In my opinion, the best food for your dovii would be livefoods like ghost shrimp. Unless you're raising or collecting them yourself it gets expensive. The quality of feeders like goldfish varies so much that I can't recommend them at all with vary rare exceptions.

Most here would go with a pelleted or extruded food. Someone will chime in with the brand of the month in the next post or two.

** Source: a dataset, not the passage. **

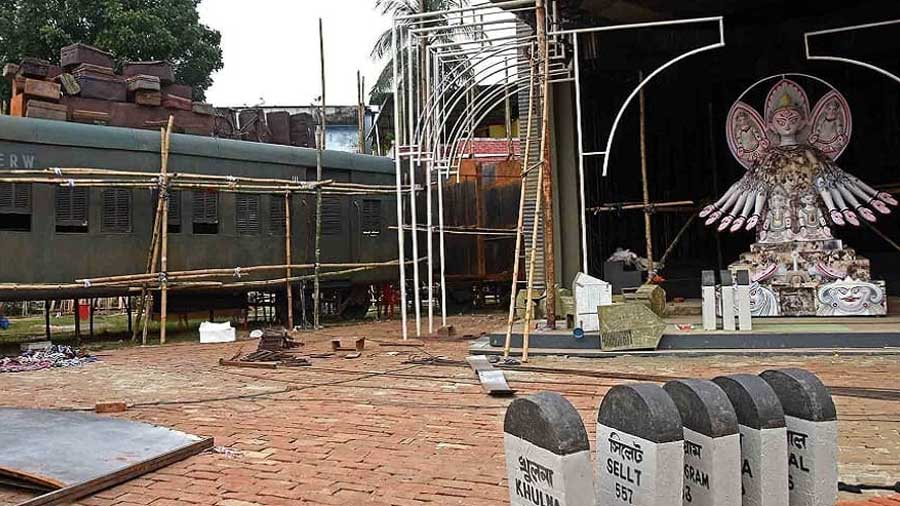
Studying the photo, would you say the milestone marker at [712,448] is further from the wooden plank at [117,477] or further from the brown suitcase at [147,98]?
the brown suitcase at [147,98]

Another option would be to make the food you're going to feed. you can find some formulas here on the ACA Forum.
Dan
I was wondering if some veggie based foods would benefit my P. Dovii and why it would benefit a carnivores species. Thanks.;)

pitdogg2
10-08-2010, 10:01 AM
I fed mine a mix of hakari bio-cichlid gold and cichlid excel.. plus hakari massivore,uncooked shrimp(unshelled),earthworms and crawdads i caught in the summer. It NEVER ever had any live goldfish. I did feed some of my african cichlids to him when they started to over populate the tank with fry. I also bought smelt from the local grocery store fish counter and cut into peices it could eat.

phishes
10-08-2010, 4:35 PM
From what I understand most pellets have enough vitamins and fiber so that you don't need veggie based foods. Some people say veggie matter is good for carnivorus fish, but these fish don't eat these foods in the wild and they do just fine. I would give a varried diet like pellets, feeder fish, shrimp, earth worms....

chc
10-09-2010, 6:27 AM
The science of animal nutrition helps us determine the best foods for a given species (whether fish or otherwise). Unfortunately, most "common knowledge" in the hobby isn't worth much, and most prepared foods are big on marketing and little on content (check the label on most "veggie flakes"). There's lots of educational stuff on the web that'd fill a rainy weekend if you're curious.

Carnivores eat, for the most part, herbivores and omnivores. As a result, they indirectly get a fair portion of vegetable matter in their diets. At the very least they get the benefit of the vitamins and minerals associated with such matter. That's why a steady diet of store bought live food is often nutritionally deficient. Most feeders, by the time you buy them, haven't recently (if ever) been fed a proper diet themselves. Some are severely malnourished by the time they reach your fish. Of course, they make up for that with the double dose of disease they often carry! Hahaha!

My dovii all eat NLS pellets (which, incidentally, have a good veggie content), market shrimp, and endless numbers of the mosquitofish which have over-populated my water hyacinth-stuffed outdoor tank. Unlike store bought feeders, those mosquitofish enjoy a very healthy, natural diet and are, as a result, nutritious little snacks.